People for the Ethical Treatment of Animals (PETA) asked the World Health Organization official who is running Chinese propaganda on coronavirus to pressure China into ending so-called wet markets.
A future pandemic of coronavirus’s size is inevitable if China and other Asian countries continue selling wild and domesticated animals in unsanitary conditions, PETA president Ingrid Newkirk wrote in a March 25 letter to WHO Director-General Tedros Adhanom Ghebreyesus.
“If we’re to prevent future pandemics, we must heed the warning of top coronavirus researchers like Dr. Danielle Anderson, scientific director of the Duke-NUS Medical School, and cut them off at the source,” Newkirk wrote in the memo to Tedros, who won his post in 2017 after China backed him.
Newkirk added: “We urge the WHO to call for the closure of all live-animal meat markets worldwide to prevent the next outbreak.”
PETA’s motto is “animals are not ours to eat,” and the group’s activists typically bemoan what they consider the human-supremacist worldview.
Tedros, for his part, effusively praises China for what he considers a transparent response to the coronavirus, or COVID-19, which has killed more than 30,000 people worldwide and caused governments to send economies to a screeching halt.
In reality, Chinese censors reportedly worked to suppress information about the virus as health professionals in China spread their concern on an app called WeChat. They even punished health officials who discretely warned superiors before it became a pandemic.
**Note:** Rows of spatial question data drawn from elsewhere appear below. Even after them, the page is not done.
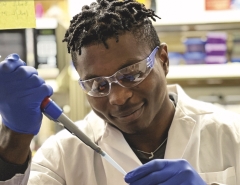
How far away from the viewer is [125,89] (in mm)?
1281

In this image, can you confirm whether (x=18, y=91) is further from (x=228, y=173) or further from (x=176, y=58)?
(x=176, y=58)

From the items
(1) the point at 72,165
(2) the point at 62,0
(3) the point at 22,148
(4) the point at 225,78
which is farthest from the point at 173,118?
(2) the point at 62,0

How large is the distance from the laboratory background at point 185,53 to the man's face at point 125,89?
1.04 metres

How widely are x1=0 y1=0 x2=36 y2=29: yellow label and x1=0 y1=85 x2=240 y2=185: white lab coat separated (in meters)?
0.55

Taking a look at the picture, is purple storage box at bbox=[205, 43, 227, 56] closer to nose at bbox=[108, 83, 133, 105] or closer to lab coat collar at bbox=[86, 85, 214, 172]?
lab coat collar at bbox=[86, 85, 214, 172]

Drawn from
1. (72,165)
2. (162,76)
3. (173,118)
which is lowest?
(72,165)

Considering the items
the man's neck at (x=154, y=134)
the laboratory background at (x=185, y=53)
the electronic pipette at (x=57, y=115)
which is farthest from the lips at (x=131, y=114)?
the laboratory background at (x=185, y=53)

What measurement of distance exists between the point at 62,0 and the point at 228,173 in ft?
5.46

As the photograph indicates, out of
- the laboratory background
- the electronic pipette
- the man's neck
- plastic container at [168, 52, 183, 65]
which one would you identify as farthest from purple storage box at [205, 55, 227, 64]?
the electronic pipette

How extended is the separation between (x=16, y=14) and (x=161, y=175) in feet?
1.81

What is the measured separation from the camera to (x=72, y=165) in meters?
1.46

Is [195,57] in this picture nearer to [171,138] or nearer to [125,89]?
[171,138]

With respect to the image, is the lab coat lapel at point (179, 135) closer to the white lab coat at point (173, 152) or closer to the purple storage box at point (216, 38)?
the white lab coat at point (173, 152)

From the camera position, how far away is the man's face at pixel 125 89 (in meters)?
1.27
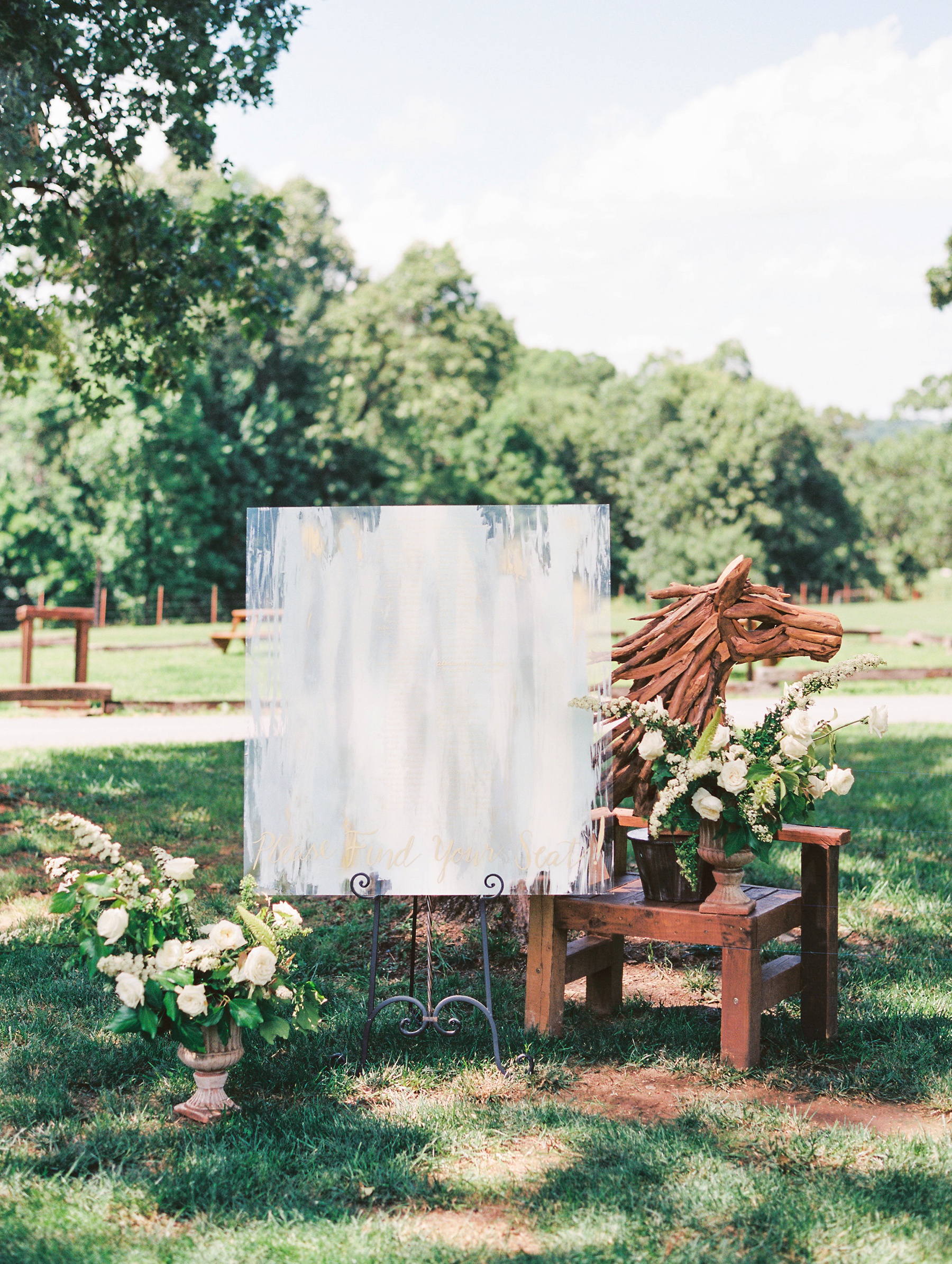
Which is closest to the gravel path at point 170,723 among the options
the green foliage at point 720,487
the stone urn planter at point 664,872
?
the stone urn planter at point 664,872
The WHO jumped into action.
The organization dismissed the potential for human-to-human infection in January after China made a similar point.
“Preliminary investigations conducted by the Chinese authorities have found no clear evidence of human-to-human transmission of the novel #coronavirus (2019-nCoV) identified in #Wuhan, #China,” the WHO tweeted on Jan. 14.
Scientists say the virus made its appearance through a process that ends in a the creation of a zoonotic disease, a virus that leaps from animals to people. (RELATED: Here’s A List Of Some Of The Most Unusual Animals, Reptiles Available At A Typical Wuhan Wet Market)
Zoonotic diseases happen when wild and exotic animals are mixed with domesticated species in an environment that weakens the animals’ immune systems, leading to a mix of genetic code that can spread from one species to another, according to biologist Kevin Olival, vice president for research at the EcoHealth Alliance.
“This is where you get new and emerging diseases that the human population has never seen before,” Olival told The New York Times in a Jan. 25 report. PETA has not responded to the Daily Caller News Foundation’s request for comment regarding what the group thinks WHO can do about the markets. The WHO has also not responded to requests for comment.
“The repeated outbreaks of zoonotic diseases (Ebola, HIV/aids, SARS, COVID-19) demonstrate that controlling wildlife trade is no longer just a conservation and animal welfare issue. It is an animal and public health issue, a biosafety issue and a national security issue,” Grace Ge Gabriel, IFAW’s Regional Director Asia, said in a statement to the DCNF.